Старик помолчал немного, пристально вглядываясь в Касема, словно желая убедиться в чем-то:
– Рассказывала тебе мать о том, как умер твой отец?
– Да. Говорила.
Старик заметно погрустнел и продолжил:
– В этом деле с землей мне помог только аль-Мансури, ведь они хотели отнять у меня всю землю, как поступили со многими. Я отправился к аль-Мансури, не знаю, как это я вспомнил о нем в тот момент, а у него была сильная рука среди французских властей в столице. Он дал мне письмо, с которым я отправился к здешнему французскому коменданту, и все прониклись ко мне уважением, это и позволило вернуть часть моих земель, а недостающие земли мне заменили другими.
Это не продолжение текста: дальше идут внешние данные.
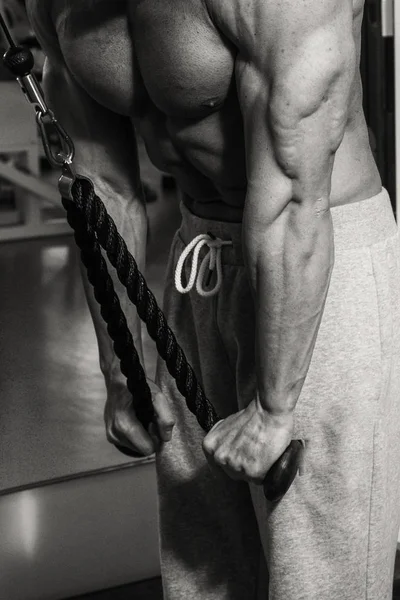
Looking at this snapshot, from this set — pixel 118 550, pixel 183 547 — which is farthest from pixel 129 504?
pixel 183 547

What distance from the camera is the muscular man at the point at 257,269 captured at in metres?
0.98

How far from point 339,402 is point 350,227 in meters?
0.19

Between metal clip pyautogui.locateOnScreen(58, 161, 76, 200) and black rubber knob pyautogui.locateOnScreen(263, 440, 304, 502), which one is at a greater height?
metal clip pyautogui.locateOnScreen(58, 161, 76, 200)

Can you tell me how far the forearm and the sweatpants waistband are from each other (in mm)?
108

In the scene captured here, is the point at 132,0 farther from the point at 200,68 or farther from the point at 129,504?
the point at 129,504

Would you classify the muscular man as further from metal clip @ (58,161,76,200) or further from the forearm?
metal clip @ (58,161,76,200)

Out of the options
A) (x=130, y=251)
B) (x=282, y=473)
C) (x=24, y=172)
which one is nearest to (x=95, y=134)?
(x=130, y=251)

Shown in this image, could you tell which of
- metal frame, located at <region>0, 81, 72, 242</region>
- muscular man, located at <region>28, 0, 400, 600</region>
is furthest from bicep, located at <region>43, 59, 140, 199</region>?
metal frame, located at <region>0, 81, 72, 242</region>

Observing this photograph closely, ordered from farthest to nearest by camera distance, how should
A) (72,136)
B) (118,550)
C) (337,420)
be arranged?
(118,550), (72,136), (337,420)

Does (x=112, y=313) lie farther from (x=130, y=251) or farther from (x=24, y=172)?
(x=24, y=172)

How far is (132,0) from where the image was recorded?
42.3 inches

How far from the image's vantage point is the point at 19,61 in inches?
42.1

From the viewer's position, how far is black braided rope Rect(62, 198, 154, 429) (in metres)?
1.13

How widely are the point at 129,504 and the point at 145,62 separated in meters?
1.39
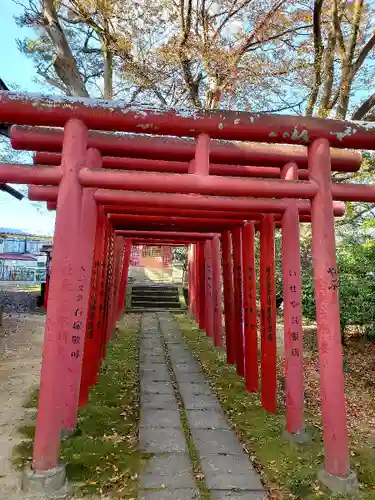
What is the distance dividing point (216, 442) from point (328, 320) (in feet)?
6.83

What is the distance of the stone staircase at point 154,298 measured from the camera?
18.3 m

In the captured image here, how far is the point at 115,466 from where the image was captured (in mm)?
3934

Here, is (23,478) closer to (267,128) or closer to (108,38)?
(267,128)

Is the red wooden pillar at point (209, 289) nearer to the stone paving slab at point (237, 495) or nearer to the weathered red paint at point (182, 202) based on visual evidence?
the weathered red paint at point (182, 202)

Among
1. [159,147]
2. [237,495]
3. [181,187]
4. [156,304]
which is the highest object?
[159,147]

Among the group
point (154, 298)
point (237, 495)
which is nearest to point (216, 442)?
point (237, 495)

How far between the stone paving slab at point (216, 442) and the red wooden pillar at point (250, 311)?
5.50 feet

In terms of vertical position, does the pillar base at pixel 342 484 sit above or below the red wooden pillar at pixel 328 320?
below

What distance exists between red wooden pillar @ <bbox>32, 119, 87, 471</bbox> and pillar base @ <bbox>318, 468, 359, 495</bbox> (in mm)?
2566

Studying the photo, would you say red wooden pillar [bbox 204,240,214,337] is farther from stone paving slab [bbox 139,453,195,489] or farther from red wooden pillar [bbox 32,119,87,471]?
red wooden pillar [bbox 32,119,87,471]

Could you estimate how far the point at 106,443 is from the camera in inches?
177

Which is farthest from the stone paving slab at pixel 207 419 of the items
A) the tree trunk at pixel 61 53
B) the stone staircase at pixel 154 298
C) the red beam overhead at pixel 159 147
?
the stone staircase at pixel 154 298

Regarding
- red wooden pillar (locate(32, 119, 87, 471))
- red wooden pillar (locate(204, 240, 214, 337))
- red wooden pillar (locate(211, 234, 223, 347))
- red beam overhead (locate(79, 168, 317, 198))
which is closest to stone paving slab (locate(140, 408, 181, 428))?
red wooden pillar (locate(32, 119, 87, 471))

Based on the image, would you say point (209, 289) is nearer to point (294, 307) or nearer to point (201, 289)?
point (201, 289)
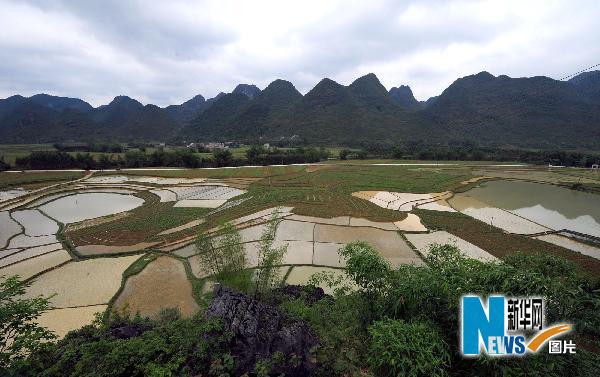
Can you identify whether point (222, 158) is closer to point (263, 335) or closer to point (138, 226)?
point (138, 226)

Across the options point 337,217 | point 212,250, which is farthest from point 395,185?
point 212,250

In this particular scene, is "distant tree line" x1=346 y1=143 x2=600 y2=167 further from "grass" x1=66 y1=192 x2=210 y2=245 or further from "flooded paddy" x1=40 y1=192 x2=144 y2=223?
"grass" x1=66 y1=192 x2=210 y2=245

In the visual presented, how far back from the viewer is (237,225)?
23.7 metres

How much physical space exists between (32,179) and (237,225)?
138 ft

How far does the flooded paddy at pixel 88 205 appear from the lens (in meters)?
28.2

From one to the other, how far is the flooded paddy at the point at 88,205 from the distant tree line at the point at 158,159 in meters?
25.7

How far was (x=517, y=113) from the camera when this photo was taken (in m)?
110

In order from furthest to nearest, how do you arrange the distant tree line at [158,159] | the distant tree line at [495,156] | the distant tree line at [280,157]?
the distant tree line at [280,157] < the distant tree line at [495,156] < the distant tree line at [158,159]

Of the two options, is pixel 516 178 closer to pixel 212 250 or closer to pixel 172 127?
pixel 212 250

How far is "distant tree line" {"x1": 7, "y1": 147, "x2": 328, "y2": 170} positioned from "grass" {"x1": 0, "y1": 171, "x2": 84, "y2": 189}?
7813 mm

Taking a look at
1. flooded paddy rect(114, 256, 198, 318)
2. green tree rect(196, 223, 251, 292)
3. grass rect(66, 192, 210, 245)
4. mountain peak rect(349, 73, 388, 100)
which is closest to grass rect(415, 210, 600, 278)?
green tree rect(196, 223, 251, 292)

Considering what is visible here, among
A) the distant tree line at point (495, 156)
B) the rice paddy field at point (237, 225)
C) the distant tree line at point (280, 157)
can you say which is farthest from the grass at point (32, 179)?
the distant tree line at point (495, 156)

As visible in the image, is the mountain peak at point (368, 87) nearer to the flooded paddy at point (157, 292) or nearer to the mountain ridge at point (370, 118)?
the mountain ridge at point (370, 118)

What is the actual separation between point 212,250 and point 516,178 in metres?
52.1
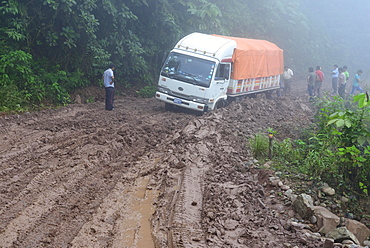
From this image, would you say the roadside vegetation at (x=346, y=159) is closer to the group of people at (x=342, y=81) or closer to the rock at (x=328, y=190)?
the rock at (x=328, y=190)

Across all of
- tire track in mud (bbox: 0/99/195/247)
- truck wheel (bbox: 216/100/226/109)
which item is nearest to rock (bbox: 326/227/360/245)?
tire track in mud (bbox: 0/99/195/247)

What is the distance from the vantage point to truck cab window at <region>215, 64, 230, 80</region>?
13659mm

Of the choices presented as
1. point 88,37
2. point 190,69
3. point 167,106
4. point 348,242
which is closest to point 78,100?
point 88,37

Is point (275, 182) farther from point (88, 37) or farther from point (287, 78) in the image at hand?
point (287, 78)

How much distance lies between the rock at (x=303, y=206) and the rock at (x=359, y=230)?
23.4 inches

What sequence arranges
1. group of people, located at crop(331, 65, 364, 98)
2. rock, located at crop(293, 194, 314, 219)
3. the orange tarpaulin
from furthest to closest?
group of people, located at crop(331, 65, 364, 98), the orange tarpaulin, rock, located at crop(293, 194, 314, 219)

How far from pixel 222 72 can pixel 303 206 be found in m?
8.85

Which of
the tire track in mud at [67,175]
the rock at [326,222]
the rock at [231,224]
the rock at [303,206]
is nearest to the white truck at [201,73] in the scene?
the tire track in mud at [67,175]

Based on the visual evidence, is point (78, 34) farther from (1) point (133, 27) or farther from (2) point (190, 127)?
(2) point (190, 127)

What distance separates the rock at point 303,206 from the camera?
5645 millimetres

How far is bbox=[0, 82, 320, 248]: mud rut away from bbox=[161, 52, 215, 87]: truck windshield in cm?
233

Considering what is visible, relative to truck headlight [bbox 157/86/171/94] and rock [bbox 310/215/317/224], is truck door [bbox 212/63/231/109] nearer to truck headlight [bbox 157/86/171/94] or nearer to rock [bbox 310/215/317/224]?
truck headlight [bbox 157/86/171/94]

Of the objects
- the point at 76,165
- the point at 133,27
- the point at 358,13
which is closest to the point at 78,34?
the point at 133,27

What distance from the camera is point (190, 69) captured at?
13398mm
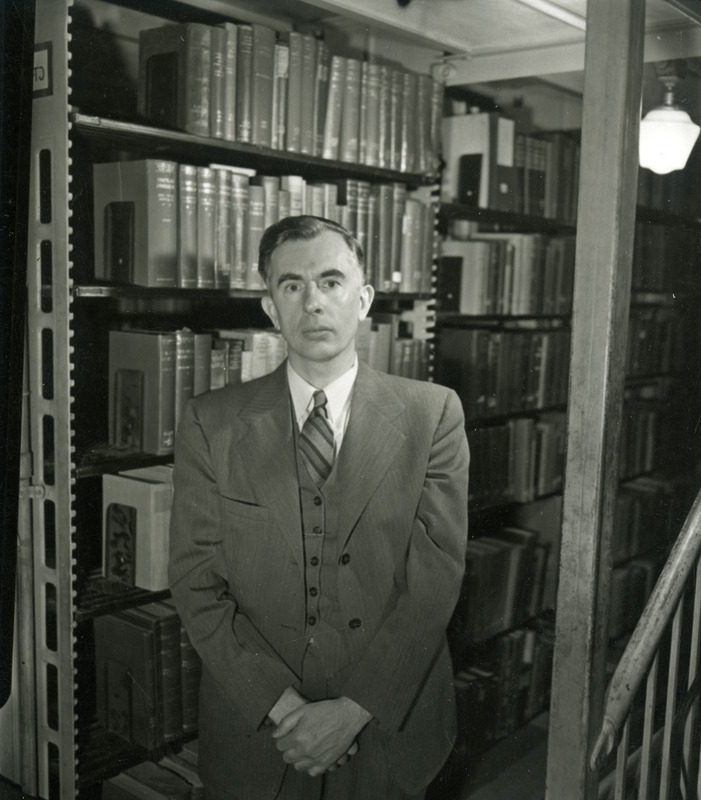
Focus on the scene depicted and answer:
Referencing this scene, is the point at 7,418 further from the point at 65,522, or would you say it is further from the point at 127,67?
the point at 127,67

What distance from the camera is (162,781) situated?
7.14 feet

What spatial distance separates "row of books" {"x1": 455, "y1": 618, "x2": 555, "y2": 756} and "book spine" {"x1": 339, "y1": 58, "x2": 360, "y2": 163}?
1.77 meters

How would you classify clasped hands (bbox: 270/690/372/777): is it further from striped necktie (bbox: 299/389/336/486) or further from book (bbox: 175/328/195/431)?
book (bbox: 175/328/195/431)

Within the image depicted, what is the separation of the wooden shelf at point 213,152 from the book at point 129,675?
3.75 feet

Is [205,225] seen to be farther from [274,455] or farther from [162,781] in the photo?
[162,781]

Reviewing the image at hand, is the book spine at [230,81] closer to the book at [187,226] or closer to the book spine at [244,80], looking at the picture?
the book spine at [244,80]

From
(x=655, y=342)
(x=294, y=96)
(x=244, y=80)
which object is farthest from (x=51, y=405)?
(x=655, y=342)

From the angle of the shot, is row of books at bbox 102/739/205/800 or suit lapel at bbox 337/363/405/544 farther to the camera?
row of books at bbox 102/739/205/800

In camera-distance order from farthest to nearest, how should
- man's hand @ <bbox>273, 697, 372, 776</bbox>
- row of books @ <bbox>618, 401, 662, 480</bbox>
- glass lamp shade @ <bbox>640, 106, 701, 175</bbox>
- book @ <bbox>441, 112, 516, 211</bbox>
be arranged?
row of books @ <bbox>618, 401, 662, 480</bbox>, book @ <bbox>441, 112, 516, 211</bbox>, glass lamp shade @ <bbox>640, 106, 701, 175</bbox>, man's hand @ <bbox>273, 697, 372, 776</bbox>

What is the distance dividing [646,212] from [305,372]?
2357 mm

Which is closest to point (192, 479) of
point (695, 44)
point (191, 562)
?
point (191, 562)

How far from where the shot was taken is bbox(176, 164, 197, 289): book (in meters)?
2.07

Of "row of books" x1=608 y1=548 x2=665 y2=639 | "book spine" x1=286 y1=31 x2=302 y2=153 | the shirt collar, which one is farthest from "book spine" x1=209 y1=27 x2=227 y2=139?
"row of books" x1=608 y1=548 x2=665 y2=639

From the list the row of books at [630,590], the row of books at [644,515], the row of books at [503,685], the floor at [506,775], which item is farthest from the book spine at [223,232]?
the row of books at [630,590]
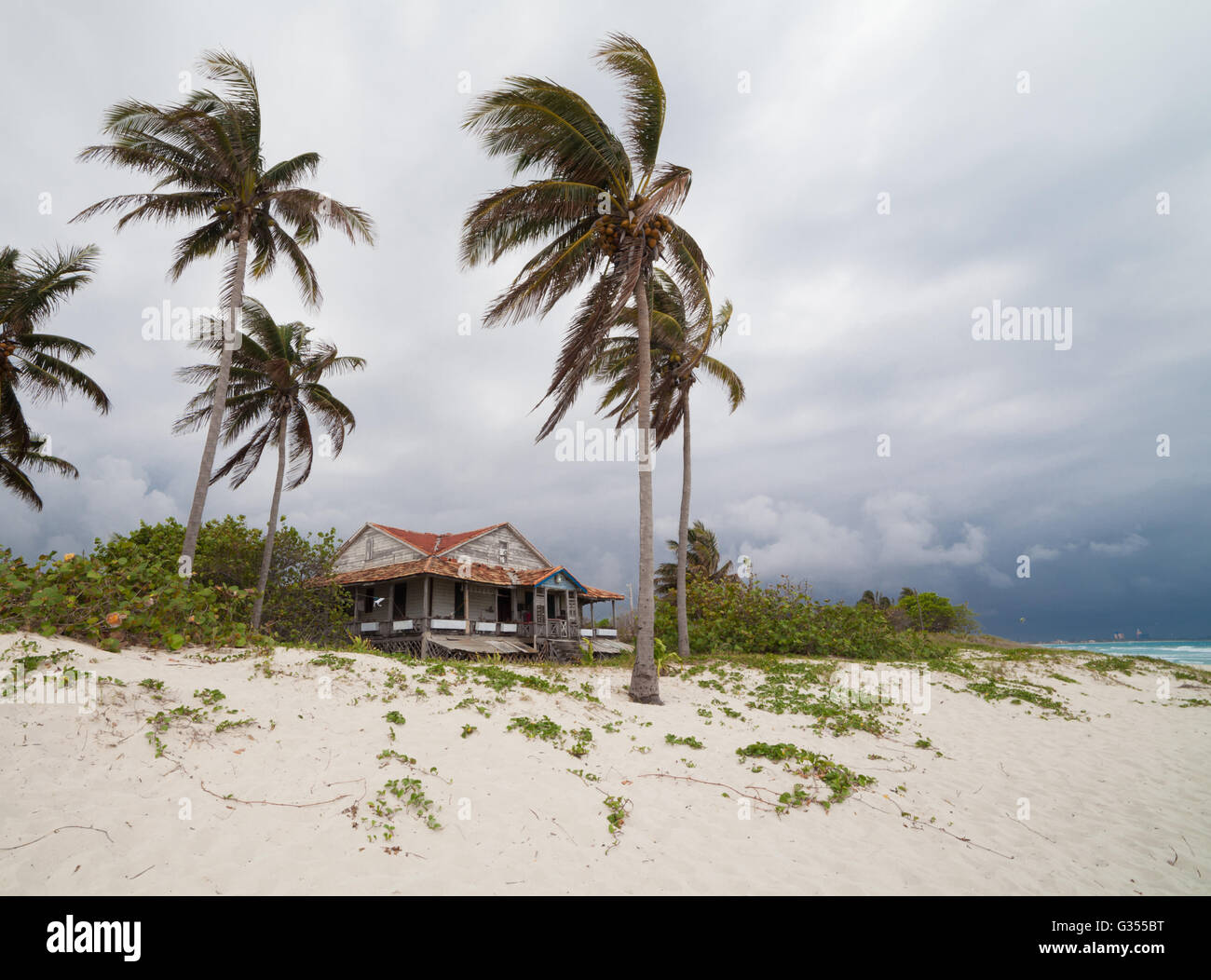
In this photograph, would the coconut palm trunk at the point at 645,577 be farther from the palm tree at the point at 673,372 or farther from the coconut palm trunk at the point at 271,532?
the coconut palm trunk at the point at 271,532

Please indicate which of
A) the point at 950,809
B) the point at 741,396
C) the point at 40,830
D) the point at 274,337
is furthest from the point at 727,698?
the point at 274,337

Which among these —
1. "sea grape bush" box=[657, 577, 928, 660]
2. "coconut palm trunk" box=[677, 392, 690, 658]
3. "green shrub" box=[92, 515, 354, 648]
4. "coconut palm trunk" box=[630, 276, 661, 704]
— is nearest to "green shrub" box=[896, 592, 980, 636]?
"sea grape bush" box=[657, 577, 928, 660]

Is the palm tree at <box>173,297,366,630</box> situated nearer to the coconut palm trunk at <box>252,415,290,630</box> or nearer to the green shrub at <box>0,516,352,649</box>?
the coconut palm trunk at <box>252,415,290,630</box>

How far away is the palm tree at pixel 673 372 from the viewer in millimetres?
15312

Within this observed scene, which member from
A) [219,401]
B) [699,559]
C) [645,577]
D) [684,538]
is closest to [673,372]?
[684,538]

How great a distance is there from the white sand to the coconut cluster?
25.3 ft

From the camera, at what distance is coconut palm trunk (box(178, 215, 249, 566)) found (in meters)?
12.6

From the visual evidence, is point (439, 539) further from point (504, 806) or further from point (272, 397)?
point (504, 806)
Старик остановился, впрыснул в горло лекарство и спросил:
– Ну, а как он теперь, я не видел его ужо лет двадцать, если не больше…
– Со стороны кажется, что у него все в порядке, выглядит хорошо, крепко ступает по земле, – ответил Касем.
Старик не дал ему договорить:
– Ничего удивительного, – подхватил он. – Ему не приходилось, как нам всю жизнь гнуть спину на земле. И все же он намного старше меня. Ему сейчас уже, наверное, за восемьдесят… Где он теперь живет?
– У него роскошный особняк в квартале ас-Суиси, – ответил Касем.
Старик погрузился в давние воспоминания. Он знавал аль-Мансури в тесных улочках старого города, еще до того, как тот перебрался оттуда и стал тем, кто он есть.